→ **WHAT NEEDS TO BE DONE**: Rewrite the records as a JSON list of strings, one string per line and no blank lines. Begin at the line that contains "As this image" and go through the last line of the records.

* start *

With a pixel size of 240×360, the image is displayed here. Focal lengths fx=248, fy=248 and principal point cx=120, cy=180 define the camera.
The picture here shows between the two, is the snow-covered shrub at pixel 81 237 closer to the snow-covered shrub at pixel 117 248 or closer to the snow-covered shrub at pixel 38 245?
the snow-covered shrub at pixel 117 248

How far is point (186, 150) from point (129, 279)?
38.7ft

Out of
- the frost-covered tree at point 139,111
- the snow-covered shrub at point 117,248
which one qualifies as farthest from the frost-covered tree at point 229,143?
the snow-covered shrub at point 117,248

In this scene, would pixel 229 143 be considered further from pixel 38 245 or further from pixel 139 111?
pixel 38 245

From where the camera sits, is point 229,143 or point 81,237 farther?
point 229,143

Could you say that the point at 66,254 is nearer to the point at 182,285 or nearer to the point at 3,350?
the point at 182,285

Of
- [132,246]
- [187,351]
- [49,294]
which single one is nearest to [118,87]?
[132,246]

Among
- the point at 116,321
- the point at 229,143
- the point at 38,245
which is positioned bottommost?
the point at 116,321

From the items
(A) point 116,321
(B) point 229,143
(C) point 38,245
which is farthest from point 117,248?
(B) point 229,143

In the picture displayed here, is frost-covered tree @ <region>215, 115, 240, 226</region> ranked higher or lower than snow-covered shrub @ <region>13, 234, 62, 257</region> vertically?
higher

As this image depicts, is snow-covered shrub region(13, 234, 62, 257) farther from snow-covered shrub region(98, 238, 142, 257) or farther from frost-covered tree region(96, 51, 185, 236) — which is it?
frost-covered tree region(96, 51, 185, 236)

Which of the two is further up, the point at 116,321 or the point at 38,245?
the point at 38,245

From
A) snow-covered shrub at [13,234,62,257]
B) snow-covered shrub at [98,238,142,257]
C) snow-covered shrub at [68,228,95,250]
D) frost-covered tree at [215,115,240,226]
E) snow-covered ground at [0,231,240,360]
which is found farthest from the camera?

* end *

→ **OUTPUT FOR THIS EXERCISE**:
[
  "As this image depicts, is snow-covered shrub region(13, 234, 62, 257) farther from snow-covered shrub region(98, 238, 142, 257) or farther from frost-covered tree region(96, 51, 185, 236) — which is it?",
  "frost-covered tree region(96, 51, 185, 236)",
  "Which of the two is further up, the point at 116,321 or the point at 38,245?",
  "the point at 38,245",
  "From",
  "A) snow-covered shrub at [13,234,62,257]",
  "B) snow-covered shrub at [98,238,142,257]",
  "C) snow-covered shrub at [68,228,95,250]",
  "D) frost-covered tree at [215,115,240,226]",
  "E) snow-covered ground at [0,231,240,360]",
  "which is found farthest from the camera?"
]